Кобыло слишком добр, чтобы вымещать на ней свои обиды, приходила Дарья к успокаивающей мысли как раз к тому времени, когда необходимо было ехать с обедом к мужу. Она запрягала в телегу старенькую лошадку, запирала ворота и правила в поле. Иван знал, когда должна приехать жена, и, забираясь на высокую берёзу в центре его поля, наблюдал, как приближалась Дарья. При виде уставшего мужа, лицо которого светилось нежной, ясной улыбкой, она улыбалась в ответ и принималась расставлять в тени берёзы, на сухом, пронизанном солнцем и пылью жарком воздухе, на расстеленной скатерти свежие щи, варёную картошку, пироги, малосольные, любимые мужем огурцы. Он, довольный, ласково глядел на неё, и счастье отражалось на его запылённом большом лице. Она поливала ему из кувшина холодной водой, специально охлаждённой для этой цели в погребе, а он, выгнув своё мощное сильное тело, подставив ладони, с наслаждением плескал её на себя.

Затем они сидели в тени на сухой, измождённой от солнечного жара земле, изборождённой муравьями, потрескавшейся, с пожухлой уже травой, и ели. Дарья выжидательно взглядывала на мужа, прикрывшись от солнца белым платком, надвинутым на самые глаза. Загорелое лицо выражало ещё прежние переживания, рождая в голове Ивана разноречивые мысли. Нет, ещё никогда он не испытывал такого трогательного желания дотронуться до своей жены, сказать, что нет причин для волнения, что он всегда будет её любить. И ей было невдомёк, что в тот момент Иван понял всю её беззащитность, её нежную, хрупкую душу и своё желание, ответственность, долг — её защищать.

Дарью порывалась помочь мужу, но он останавливал её, удерживая, чтобы она посидела рядом, и она послушно принималась кормить мужа. Он с превеликим удовольствием принимал из её рук кружку с квасом, собственного изготовления колбасу, хлеб, с благодарностью взглядывая на неё сквозь прищуренные глаза. Его жесты, взгляд, движения рук, тела — всё говорило о любви.
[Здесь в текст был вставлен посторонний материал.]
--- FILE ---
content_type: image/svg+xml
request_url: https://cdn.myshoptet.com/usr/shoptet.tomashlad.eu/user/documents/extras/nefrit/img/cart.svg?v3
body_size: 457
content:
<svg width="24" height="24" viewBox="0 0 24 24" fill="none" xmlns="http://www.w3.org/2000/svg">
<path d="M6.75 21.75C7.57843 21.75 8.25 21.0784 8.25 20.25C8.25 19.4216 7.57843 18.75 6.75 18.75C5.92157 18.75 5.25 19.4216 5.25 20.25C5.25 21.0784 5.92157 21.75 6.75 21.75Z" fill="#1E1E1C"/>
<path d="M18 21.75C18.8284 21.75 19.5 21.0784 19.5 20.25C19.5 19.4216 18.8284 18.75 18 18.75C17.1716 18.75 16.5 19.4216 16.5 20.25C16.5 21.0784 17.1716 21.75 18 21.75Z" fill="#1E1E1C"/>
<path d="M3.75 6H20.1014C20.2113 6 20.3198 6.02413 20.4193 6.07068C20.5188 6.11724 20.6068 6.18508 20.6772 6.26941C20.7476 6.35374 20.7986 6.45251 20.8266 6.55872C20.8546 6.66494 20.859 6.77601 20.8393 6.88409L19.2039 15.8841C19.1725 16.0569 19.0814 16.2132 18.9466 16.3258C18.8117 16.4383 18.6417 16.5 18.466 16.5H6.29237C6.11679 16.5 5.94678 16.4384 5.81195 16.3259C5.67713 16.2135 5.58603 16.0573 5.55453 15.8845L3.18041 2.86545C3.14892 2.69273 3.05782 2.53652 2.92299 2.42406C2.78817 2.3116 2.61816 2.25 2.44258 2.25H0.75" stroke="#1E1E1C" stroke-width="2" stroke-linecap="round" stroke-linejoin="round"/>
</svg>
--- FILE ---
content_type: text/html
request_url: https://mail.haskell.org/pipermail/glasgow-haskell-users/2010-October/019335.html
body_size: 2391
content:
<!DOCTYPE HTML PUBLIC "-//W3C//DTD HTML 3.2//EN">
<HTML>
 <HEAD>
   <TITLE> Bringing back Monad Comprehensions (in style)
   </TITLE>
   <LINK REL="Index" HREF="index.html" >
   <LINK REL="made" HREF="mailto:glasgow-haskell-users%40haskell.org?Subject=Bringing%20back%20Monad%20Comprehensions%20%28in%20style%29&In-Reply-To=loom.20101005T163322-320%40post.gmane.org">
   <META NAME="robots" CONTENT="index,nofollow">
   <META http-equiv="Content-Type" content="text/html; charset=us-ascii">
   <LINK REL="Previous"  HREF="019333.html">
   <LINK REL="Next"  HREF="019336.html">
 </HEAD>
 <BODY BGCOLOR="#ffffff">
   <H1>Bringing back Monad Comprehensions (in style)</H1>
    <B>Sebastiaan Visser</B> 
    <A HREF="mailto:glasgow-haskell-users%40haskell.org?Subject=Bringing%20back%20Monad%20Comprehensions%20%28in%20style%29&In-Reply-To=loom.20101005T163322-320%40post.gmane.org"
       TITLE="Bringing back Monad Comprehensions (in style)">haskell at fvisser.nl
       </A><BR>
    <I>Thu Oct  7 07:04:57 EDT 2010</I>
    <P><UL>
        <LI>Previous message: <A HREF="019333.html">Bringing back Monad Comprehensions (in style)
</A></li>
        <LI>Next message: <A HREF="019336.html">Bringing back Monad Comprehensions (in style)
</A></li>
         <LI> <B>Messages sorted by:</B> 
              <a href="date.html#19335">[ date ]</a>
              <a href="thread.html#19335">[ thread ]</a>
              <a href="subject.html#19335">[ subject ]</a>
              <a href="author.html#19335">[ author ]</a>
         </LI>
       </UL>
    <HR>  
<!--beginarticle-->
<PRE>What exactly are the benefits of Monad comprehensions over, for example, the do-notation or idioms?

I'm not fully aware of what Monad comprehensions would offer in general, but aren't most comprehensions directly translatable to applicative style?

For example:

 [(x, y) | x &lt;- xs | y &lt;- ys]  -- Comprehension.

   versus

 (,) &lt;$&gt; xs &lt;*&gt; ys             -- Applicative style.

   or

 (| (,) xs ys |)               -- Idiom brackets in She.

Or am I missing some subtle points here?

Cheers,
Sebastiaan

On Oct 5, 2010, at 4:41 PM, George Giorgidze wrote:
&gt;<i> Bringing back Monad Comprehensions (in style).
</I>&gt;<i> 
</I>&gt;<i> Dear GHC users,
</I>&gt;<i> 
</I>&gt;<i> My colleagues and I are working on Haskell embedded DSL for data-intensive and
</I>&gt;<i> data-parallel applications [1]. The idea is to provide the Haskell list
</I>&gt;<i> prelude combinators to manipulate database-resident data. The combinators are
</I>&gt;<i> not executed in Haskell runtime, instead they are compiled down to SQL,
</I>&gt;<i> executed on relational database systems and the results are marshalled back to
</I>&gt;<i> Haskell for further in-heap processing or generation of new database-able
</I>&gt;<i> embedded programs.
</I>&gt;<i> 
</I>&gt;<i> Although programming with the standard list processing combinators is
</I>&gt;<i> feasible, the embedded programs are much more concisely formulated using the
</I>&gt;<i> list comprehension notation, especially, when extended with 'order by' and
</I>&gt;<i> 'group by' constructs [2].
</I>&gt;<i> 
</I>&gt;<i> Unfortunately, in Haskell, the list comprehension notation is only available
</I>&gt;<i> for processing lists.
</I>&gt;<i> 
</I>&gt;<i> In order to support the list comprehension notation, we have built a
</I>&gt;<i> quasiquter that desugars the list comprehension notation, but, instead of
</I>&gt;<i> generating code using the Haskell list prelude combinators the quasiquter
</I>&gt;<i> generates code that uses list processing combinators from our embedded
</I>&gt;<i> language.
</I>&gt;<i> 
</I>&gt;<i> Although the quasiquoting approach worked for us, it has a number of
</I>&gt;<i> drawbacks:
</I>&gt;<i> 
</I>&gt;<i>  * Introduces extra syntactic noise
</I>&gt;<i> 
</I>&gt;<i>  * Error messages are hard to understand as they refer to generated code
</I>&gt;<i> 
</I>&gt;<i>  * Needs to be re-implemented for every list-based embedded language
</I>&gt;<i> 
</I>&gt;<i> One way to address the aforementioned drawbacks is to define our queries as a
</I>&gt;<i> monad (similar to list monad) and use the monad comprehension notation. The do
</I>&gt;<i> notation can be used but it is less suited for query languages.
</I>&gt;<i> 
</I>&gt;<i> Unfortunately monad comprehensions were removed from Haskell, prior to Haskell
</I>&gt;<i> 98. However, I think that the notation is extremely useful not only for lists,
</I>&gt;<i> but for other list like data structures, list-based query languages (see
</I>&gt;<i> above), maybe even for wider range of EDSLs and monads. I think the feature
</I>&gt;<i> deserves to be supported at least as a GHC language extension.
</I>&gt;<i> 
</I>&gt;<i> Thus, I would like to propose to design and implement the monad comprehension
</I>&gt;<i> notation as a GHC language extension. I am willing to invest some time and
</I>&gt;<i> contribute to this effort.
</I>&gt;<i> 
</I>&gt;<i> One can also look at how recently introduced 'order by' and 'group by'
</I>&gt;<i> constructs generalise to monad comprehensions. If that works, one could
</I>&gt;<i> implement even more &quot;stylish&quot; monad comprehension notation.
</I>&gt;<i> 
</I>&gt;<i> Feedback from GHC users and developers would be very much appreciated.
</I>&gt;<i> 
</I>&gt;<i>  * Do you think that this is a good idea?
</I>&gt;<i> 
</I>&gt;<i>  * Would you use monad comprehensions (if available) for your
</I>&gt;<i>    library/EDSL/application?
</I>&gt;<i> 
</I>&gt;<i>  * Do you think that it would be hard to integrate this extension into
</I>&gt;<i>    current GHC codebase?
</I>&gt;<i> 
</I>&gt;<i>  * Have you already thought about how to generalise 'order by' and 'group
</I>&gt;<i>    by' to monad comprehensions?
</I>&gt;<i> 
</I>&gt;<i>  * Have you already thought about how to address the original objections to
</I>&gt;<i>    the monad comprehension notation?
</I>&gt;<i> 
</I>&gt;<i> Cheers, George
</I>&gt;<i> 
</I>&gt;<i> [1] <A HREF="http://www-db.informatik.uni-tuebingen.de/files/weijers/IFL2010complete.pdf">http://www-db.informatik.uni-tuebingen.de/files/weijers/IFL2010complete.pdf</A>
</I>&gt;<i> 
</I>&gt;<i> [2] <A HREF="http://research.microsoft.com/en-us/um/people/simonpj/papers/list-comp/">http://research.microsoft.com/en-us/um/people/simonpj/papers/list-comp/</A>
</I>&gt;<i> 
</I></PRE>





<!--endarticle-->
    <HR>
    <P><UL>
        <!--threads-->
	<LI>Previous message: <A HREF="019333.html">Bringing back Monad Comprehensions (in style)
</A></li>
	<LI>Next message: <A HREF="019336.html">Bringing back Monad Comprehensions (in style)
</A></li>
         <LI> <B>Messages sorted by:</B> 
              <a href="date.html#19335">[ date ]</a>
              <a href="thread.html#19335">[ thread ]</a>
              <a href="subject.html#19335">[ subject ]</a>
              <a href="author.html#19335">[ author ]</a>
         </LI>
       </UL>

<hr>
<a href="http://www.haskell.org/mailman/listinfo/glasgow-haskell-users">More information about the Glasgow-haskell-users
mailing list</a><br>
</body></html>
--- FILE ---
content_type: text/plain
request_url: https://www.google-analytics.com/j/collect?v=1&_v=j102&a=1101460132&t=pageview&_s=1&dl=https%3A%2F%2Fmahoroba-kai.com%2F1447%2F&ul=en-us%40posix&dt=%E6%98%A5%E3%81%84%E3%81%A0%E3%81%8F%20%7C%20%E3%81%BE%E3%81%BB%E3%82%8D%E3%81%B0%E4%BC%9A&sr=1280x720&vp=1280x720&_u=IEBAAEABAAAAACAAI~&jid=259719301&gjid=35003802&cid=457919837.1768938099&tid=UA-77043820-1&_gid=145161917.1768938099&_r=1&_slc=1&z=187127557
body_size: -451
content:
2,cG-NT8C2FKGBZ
Дарья ругала себя: испорченный её характер, исковерканная жизнь сделали её подозрительной, а те мысли об ужасных отрицательных чертах и наклонностях Кобыло, его неумение вести себя, неуклюжесть и всё прочее — всего лишь плохо прикрытое стремление подавить своё унижение, глупая попытка выдать желаемое за действительное. Кто она такая? Чем, собственно, может кичиться она, Дарья Долгорукая, если разложить по полочкам её жизнь? От копейки до копейки — непрерывный счёт деньгам маман, которая постоянно жаловалась отцу, что денег едва хватает на еду детям и что пора их одеть, потому что подросли и им стыдно выходить в общество? Она, Дарья, не имеет никакого права думать о своём каком-то превосходстве, ибо жизнь показала — будь она хоть семи пядей во лбу, а какой-нибудь новый комиссар Манжола с наганом и шайкой таких же головорезов, как он сам, сильнее всего накопленного за тысячелетия — знаний, титулов, богатств, земель и прочее. Какой-нибудь кривобокий, грязненький, вечно заляпанный, не видавший даже чистой постели в своей жизни, с наганом в руках, олицетворявший закон, — сила, против которой нет и не будет защиты.